---- Extrait de page

Selon l'enquête de l’Orthodox Union menée auprès de 29 ex-religieux, écoles et synagogues doivent adopter des mentalités plus inclusives et les parents aider leurs enfants

Illustration : Des fidèles prient à la synagogue Kadoorie – Mekor Haim à Porto, Portugal, mai 2014. (Avec l'aimable autorisation de la communauté juive de Porto)
Illustration : Des fidèles prient à la synagogue Kadoorie – Mekor Haim à Porto, Portugal, mai 2014. (Avec l'aimable autorisation de la communauté juive de Porto)

Une nouvelle enquête consacrée aux Juifs américains qui ont abandonné le judaïsme orthodoxe soulève des interrogations difficiles pour la communauté en évoquant l’ensemble complexe des facteurs susceptibles de pousser des hommes et des femmes à quitter le giron du judaïsme.

Diffusées par l’Orthodox Union (OU), l’une des organisations les plus importantes du monde orthodoxe, les conclusions de l’enquête appellent les synagogues et les écoles à adopter des mentalités plus inclusives. L’étude recommande aussi aux rabbins de se préoccuper davantage des enfants qui sont en marge de la société et aux parents d’établir des attentes claires, avec amour et soutien.

--------
---- Données fournies

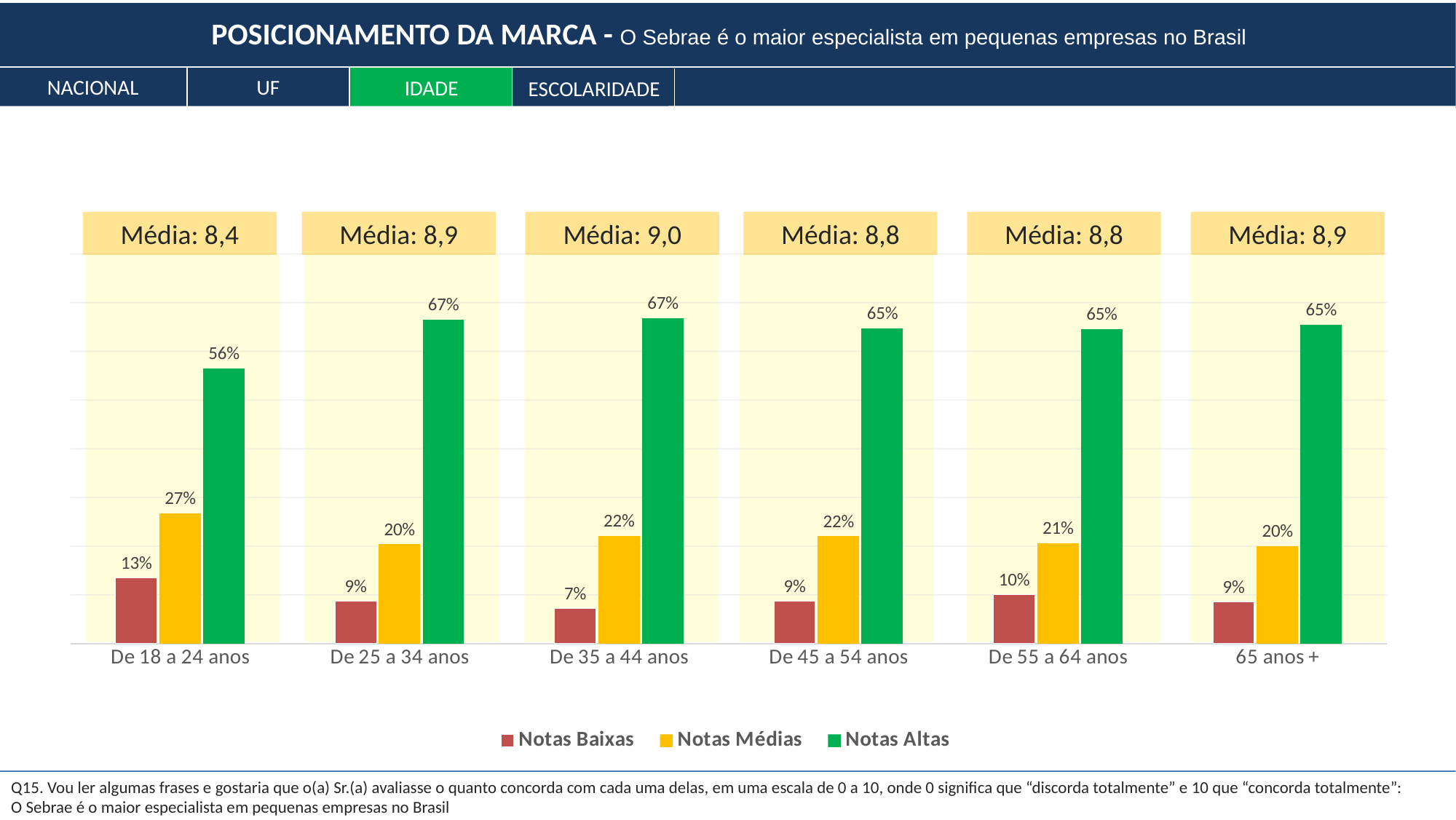
Which colour represents Notas Altas in the legend? Green Which is larger: Notas Baixas for De 18 a 24 anos or Notas Baixas for De 55 a 64 anos? De 18 a 24 anos Which age group has the lowest Notas Baixas value? De 35 a 44 anos How many age groups are shown on the x axis? 6 What is the value of Notas Médias for De 55 a 64 anos? 21% What is the Média shown above the De 35 a 44 anos group? 9,0 How many series does the legend list? 3 What is the value of Notas Baixas for De 35 a 44 anos? 7% Which age group has the highest Notas Médias value? De 18 a 24 anos What is the value of Notas Altas for De 18 a 24 anos? 56% What is the difference between Notas Altas for De 25 a 34 anos and De 18 a 24 anos? 11% What kind of chart is shown on the slide? Bar chart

--------

• **Problèmes et exercices**:
**A.** Dans l'extrait sur l'enquête de l'Orthodox Union, que recommande l'étude aux parents ?
**B.** Prolongez le texte sur l'enquête de l'Orthodox Union consacrée aux ex-orthodoxes, à la suite de sa dernière phrase.
Cette liste provient d'une autre source que l'extrait de page.

• **Corrigé des exercices**:
**A.** D'établir des attentes claires, avec amour et soutien.

**B.**
L’une des plus grandes surprises de l’enquête est un constat étonnant : Ainsi, un grand nombre des personnes interrogées ayant quitté l’orthodoxie sont toutefois restées en lien avec la communauté.

« Nous avons constaté qu’un grand nombre de nos interlocuteurs n’étaient pas en colère et qu’ils ne s’étaient pas éloignés de la communauté », commente le chercheur qui a dirigé l’étude, Moshe Krakowski, le directeur des études doctorales à l’Azrieli Graduate School of Jewish Education de la Yeshiva University, au cours d’un entretien accordé au Times of Israel.

« Les gens ont souvent exprimé un mélange de sentiments à la fois positifs et négatifs. Ce qui a des implications importantes, parce que de nombreuses personnes conservent des liens étroits avec la communauté orthodoxe après l’avoir quittée et que certains disent vouloir continuer à participer à la vie de la communauté, d’une manière ou d’une autre ».

Parmi les personnes interrogées qui ont fait savoir qu’elles n’entretenaient que peu, voire aucun lien avec l’orthodoxie, la majorité a expliqué que cette rupture des relations avait été motivée par l’aliénation ressentie face aux réactions à leur égard après leur changement de mode de vie, note l’étude.

Dans la première partie d’une étude en deux volets, le Center for Communal Research (CCR) de l’OU, dont le siège est à New York, s’est entretenu en profondeur, en 2023, avec 29 hommes et femmes, âgés de 18 à 43 ans, qui avaient précédemment quitté l’orthodoxie. Les participants vivaient principalement aux États-Unis et ils étaient issus de milieux orthodoxes modernes, yeshivish, ‘Habad et hassidiques.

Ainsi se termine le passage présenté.